PASSAGE SHOWN>
════════════════════

MEN are twice as likely as women to upset holiday plans. These are the findings of a survey that found its way into my email inbox while I was away on holiday (without hubby – so any mishaps were entirely own making).
These surveys are ten a penny in my business, and it’s tempting to dismiss them as piffle; the stats offered as “market research”, little more than a thinly disguised puff for some product or service (in this case, bottled water).
But the key assertion that men were more likely to upset the vacation applecart than women rang true with me.
Many a dinner party anecdote has been concocted from the ingredients of my other half’s travel troubles.
Like the time we travelled halfway round the world to Hawaii – and he spent the first week in bed after picking up a nasty virus on the plane.

════════════════════

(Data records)
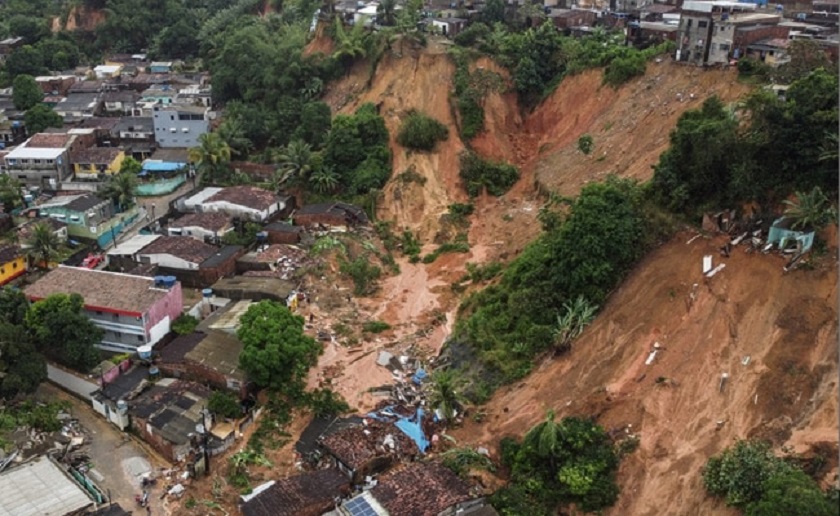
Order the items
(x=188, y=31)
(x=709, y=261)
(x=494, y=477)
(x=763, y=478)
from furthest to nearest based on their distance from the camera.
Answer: (x=188, y=31) → (x=709, y=261) → (x=494, y=477) → (x=763, y=478)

════════════════════

In the holiday column, list every word or phrase that refers only to the writer's husband. Rely only on the text to answer.

TASK OUTPUT> "hubby", "my other half", "he"